One day as I worked to overcome a persistent sense of weariness, I called for help from a Christian Science practitioner. As I was calling, I was experiencing a cessation of control over my whole left side, and as I tried to talk, my words were jumbled. I tried to lift a simple cup of a hot drink, but could not grip it.
In a brief time, maybe a few minutes, I felt as if I were watching from somewhere outside—but with disbelief and instant rejection of the picture. The facial distortion I saw in a nearby mirror was not me—the “me” that I knew and worked to express as a spiritual idea. The “me” that I knew as an active spiritual identity was coordinated, symmetrical, effective. The “me” that I knew had been shepherded for so long by God—and was ever obedient to a practiced, proven truth:
“Wisdom in human action begins with what is nearest right under the circumstances, and thence achieves the absolute” (Mary Baker Eddy, Miscellaneous Writings 1883–1896, p. 288).
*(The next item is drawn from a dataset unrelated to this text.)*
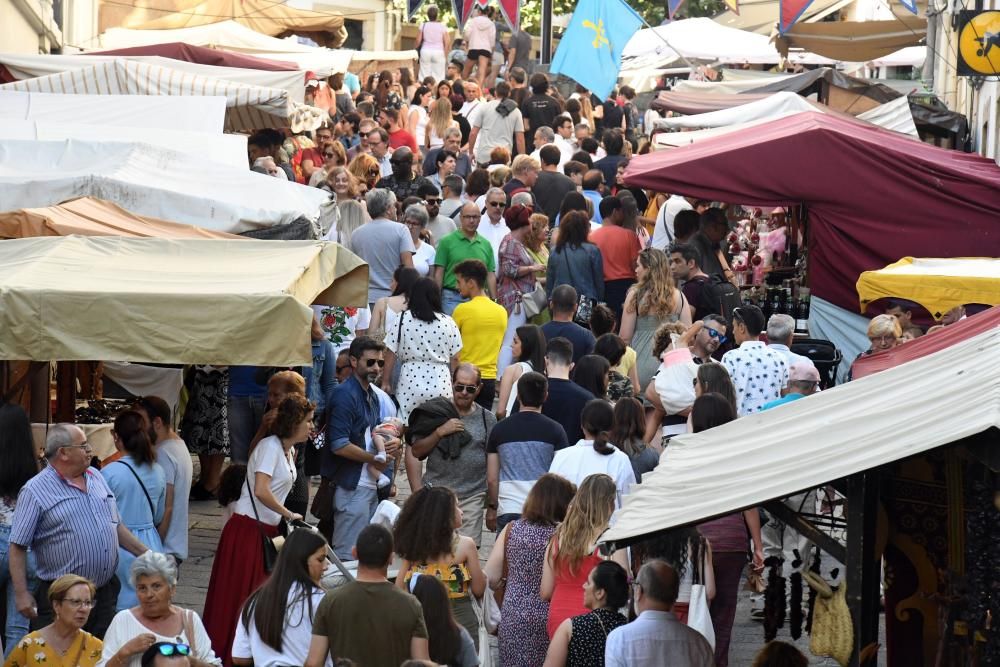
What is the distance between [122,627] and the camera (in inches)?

While I struggled to articulate to the practitioner what was happening, I kept mentally rejecting the symptoms. Recalling a rapid Christian Science healing of a similar physical condition years earlier, I was not afraid. Wonderful statements from the Bible and Science and Health with Key to the Scriptures, by Mary Baker Eddy, came to me such as “In God I have put my trust; I will not fear what flesh can do unto me” (Ps. 56:4). “Resist evil—error of every sort—and it will flee from you” (Science and Health, p. 406).